Task to carry out:
Every record below should be printed again exactly, with its pictures removed.

Extracted data entries:

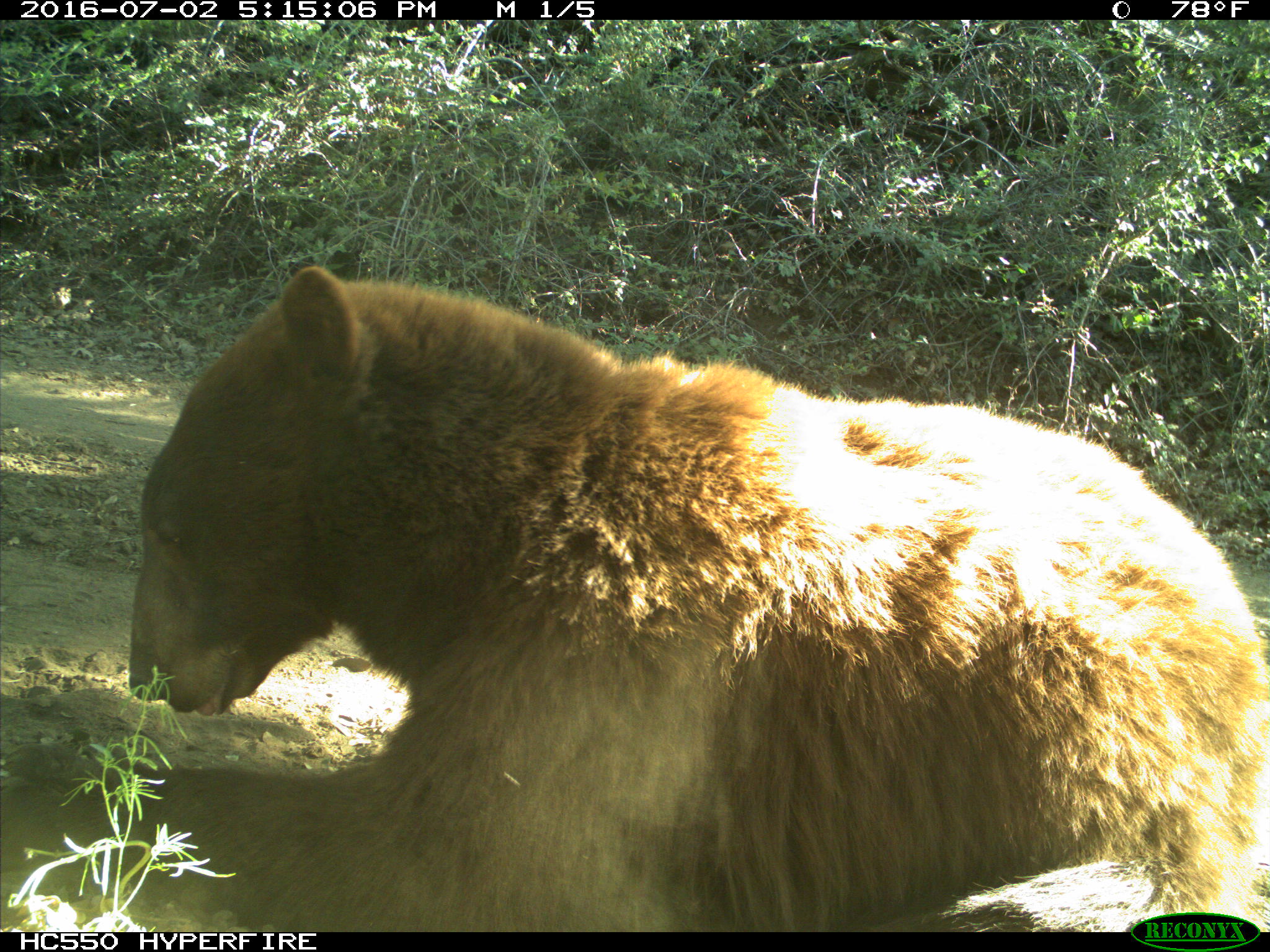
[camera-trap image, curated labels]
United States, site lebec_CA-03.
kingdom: Animalia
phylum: Chordata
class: Mammalia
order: Carnivora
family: Ursidae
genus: Ursus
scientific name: Ursus americanus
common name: american black bear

Written answer:
[camera-trap image, curated labels]
United States, site lebec_CA-03.
kingdom: Animalia
phylum: Chordata
class: Mammalia
order: Carnivora
family: Ursidae
genus: Ursus
scientific name: Ursus americanus
common name: american black bear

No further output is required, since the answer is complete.